>>>

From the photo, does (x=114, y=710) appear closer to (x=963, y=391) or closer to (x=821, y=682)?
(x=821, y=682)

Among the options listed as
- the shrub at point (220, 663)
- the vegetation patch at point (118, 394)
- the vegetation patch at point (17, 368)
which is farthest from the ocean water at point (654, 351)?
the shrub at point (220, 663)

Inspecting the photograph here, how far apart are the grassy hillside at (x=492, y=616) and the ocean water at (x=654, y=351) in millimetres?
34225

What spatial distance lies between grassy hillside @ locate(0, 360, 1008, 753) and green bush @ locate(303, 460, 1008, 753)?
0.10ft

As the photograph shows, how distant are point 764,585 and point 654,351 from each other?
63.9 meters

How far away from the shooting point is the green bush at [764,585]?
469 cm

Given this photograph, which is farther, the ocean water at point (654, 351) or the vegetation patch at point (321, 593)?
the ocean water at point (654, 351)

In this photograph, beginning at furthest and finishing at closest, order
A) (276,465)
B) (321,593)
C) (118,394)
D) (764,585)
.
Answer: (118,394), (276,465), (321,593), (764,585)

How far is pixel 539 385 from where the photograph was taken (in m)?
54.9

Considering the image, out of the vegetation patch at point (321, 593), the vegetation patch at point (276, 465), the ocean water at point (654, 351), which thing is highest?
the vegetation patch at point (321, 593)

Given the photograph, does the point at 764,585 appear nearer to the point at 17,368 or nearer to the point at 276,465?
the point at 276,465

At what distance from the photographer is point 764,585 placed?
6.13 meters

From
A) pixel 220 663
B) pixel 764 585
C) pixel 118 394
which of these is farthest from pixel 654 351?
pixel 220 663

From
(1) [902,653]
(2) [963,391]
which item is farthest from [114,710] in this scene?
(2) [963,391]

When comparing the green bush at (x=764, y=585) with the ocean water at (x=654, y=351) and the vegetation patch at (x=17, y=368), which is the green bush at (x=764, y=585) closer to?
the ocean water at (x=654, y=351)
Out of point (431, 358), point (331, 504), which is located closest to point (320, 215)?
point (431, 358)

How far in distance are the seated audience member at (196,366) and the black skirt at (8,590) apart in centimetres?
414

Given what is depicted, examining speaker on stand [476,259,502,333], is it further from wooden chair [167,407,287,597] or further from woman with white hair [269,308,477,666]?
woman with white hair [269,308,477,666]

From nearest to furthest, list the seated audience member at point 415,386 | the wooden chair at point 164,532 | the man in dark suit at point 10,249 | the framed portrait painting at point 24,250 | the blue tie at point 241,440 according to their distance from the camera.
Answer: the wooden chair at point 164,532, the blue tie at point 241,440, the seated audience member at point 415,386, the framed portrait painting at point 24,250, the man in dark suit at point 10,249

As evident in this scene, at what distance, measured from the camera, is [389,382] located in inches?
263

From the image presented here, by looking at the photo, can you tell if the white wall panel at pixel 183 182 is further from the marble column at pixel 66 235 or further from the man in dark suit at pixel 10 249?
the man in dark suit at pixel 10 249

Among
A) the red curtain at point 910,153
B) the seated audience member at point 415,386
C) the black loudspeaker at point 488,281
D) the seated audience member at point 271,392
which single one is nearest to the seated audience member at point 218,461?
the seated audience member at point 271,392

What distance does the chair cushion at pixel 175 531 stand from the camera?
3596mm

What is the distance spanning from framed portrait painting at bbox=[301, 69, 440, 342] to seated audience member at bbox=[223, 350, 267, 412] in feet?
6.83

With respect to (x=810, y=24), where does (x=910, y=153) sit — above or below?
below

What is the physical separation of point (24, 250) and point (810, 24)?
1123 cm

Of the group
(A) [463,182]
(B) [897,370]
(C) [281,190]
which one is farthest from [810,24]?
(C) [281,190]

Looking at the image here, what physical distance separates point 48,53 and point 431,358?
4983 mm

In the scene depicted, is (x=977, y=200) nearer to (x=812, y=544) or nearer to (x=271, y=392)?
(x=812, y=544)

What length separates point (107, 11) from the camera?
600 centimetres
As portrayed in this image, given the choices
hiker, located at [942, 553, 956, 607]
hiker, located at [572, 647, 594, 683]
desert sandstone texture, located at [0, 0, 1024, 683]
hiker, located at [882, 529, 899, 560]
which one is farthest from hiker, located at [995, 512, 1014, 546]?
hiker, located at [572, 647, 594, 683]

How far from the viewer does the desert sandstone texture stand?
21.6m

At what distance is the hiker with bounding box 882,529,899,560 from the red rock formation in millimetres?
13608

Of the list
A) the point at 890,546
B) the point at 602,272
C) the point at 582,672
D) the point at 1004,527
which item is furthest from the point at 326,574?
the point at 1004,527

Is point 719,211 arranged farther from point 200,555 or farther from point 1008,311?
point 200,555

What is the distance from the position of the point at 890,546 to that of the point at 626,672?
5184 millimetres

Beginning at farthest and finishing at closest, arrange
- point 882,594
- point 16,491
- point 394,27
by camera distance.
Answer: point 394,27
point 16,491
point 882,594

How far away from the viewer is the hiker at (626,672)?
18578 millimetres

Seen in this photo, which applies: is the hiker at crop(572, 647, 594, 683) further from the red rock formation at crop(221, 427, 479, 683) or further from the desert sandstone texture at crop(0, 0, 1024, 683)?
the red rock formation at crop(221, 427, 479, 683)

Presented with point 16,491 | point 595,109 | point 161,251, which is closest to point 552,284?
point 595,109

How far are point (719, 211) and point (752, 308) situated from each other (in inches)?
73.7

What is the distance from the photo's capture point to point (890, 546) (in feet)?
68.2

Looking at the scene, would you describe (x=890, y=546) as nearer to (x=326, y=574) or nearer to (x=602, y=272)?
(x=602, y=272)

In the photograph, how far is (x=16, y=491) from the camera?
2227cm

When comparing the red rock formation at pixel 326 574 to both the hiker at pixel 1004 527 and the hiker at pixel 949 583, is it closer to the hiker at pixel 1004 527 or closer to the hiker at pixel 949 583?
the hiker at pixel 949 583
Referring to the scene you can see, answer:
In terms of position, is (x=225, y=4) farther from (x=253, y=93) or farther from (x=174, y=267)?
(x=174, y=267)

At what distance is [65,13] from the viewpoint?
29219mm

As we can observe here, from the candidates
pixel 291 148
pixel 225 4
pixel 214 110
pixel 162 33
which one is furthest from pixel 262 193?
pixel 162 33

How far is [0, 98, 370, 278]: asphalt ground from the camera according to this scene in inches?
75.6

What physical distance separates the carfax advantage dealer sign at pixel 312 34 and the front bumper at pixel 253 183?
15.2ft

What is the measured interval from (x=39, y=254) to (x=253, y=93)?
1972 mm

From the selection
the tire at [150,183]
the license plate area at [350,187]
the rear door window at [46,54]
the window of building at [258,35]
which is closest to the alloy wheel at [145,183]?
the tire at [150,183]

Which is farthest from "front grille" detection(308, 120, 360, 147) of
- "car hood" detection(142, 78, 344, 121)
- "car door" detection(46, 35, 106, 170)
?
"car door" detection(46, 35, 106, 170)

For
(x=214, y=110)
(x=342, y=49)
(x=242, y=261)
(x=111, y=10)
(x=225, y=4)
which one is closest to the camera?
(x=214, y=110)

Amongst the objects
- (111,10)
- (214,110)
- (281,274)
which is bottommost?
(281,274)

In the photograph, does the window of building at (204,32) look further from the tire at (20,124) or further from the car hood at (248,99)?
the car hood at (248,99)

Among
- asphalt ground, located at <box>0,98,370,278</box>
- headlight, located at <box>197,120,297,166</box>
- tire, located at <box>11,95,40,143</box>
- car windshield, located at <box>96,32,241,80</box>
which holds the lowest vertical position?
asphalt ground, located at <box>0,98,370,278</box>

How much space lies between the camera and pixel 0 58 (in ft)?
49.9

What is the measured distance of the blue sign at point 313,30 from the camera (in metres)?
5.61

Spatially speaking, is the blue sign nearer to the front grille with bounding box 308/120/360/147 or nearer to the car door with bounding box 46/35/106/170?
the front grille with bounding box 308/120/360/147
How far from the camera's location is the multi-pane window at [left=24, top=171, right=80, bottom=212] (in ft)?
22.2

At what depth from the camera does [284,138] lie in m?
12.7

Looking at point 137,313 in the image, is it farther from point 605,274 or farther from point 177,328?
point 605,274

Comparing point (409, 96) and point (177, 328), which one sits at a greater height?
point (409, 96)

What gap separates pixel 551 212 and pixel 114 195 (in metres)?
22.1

<<<

REQUEST >>
The required output is the exact sequence of lines from the one containing "Spatially speaking, is" through the end of the listing, both endpoints included.

RESULT OF THIS EXERCISE >>
Spatially speaking, is the blue sign nearer to the front grille with bounding box 308/120/360/147 or nearer to the car door with bounding box 46/35/106/170?
the front grille with bounding box 308/120/360/147
How far from the camera's location is the multi-pane window at [left=24, top=171, right=80, bottom=212] (in ft)?
22.2

At what depth from the camera does [284,138] lie in m?
12.7

Looking at point 137,313 in the image, is it farther from point 605,274 or farther from point 177,328?
point 605,274

Comparing point (409, 96) and point (177, 328), which one sits at a greater height?
point (409, 96)

What gap separates pixel 551 212 and pixel 114 195 (in metres)?
22.1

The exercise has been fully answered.